### EXERCISE DIRECTIONS
Give back the data below exactly, with every line kept the same.

++++++

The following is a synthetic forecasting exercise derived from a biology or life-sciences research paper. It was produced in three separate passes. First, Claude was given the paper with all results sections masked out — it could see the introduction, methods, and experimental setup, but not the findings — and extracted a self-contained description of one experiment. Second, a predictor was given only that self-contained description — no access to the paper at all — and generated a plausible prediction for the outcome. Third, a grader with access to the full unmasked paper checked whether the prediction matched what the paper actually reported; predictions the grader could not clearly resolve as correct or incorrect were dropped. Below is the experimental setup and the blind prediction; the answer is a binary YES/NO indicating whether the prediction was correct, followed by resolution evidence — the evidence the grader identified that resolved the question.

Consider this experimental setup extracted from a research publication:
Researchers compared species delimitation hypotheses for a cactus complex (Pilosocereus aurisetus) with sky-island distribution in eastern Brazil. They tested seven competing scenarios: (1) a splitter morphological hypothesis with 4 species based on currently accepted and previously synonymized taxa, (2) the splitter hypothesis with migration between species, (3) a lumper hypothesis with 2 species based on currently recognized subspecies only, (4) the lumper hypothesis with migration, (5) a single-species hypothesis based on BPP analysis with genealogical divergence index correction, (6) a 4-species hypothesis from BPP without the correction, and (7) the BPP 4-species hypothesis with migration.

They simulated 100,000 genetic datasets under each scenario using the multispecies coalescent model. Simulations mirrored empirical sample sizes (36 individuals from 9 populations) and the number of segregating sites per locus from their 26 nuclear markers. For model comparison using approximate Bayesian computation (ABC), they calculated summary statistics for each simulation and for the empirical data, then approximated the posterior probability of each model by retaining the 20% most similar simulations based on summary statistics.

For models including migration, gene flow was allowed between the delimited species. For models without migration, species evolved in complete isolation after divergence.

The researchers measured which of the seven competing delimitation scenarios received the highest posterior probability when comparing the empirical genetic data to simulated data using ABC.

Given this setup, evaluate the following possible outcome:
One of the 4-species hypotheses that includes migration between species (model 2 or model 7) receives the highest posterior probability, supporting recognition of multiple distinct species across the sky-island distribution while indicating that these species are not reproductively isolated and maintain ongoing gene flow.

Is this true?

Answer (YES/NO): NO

++++++

### FINAL ANSWER
The following is a synthetic forecasting exercise derived from a biology or life-sciences research paper. It was produced in three separate passes. First, Claude was given the paper with all results sections masked out — it could see the introduction, methods, and experimental setup, but not the findings — and extracted a self-contained description of one experiment. Second, a predictor was given only that self-contained description — no access to the paper at all — and generated a plausible prediction for the outcome. Third, a grader with access to the full unmasked paper checked whether the prediction matched what the paper actually reported; predictions the grader could not clearly resolve as correct or incorrect were dropped. Below is the experimental setup and the blind prediction; the answer is a binary YES/NO indicating whether the prediction was correct, followed by resolution evidence — the evidence the grader identified that resolved the question.

Consider this experimental setup extracted from a research publication:
Researchers compared species delimitation hypotheses for a cactus complex (Pilosocereus aurisetus) with sky-island distribution in eastern Brazil. They tested seven competing scenarios: (1) a splitter morphological hypothesis with 4 species based on currently accepted and previously synonymized taxa, (2) the splitter hypothesis with migration between species, (3) a lumper hypothesis with 2 species based on currently recognized subspecies only, (4) the lumper hypothesis with migration, (5) a single-species hypothesis based on BPP analysis with genealogical divergence index correction, (6) a 4-species hypothesis from BPP without the correction, and (7) the BPP 4-species hypothesis with migration.

They simulated 100,000 genetic datasets under each scenario using the multispecies coalescent model. Simulations mirrored empirical sample sizes (36 individuals from 9 populations) and the number of segregating sites per locus from their 26 nuclear markers. For model comparison using approximate Bayesian computation (ABC), they calculated summary statistics for each simulation and for the empirical data, then approximated the posterior probability of each model by retaining the 20% most similar simulations based on summary statistics.

For models including migration, gene flow was allowed between the delimited species. For models without migration, species evolved in complete isolation after divergence.

The researchers measured which of the seven competing delimitation scenarios received the highest posterior probability when comparing the empirical genetic data to simulated data using ABC.

Given this setup, evaluate the following possible outcome:
One of the 4-species hypotheses that includes migration between species (model 2 or model 7) receives the highest posterior probability, supporting recognition of multiple distinct species across the sky-island distribution while indicating that these species are not reproductively isolated and maintain ongoing gene flow.

Is this true?

Answer (YES/NO): NO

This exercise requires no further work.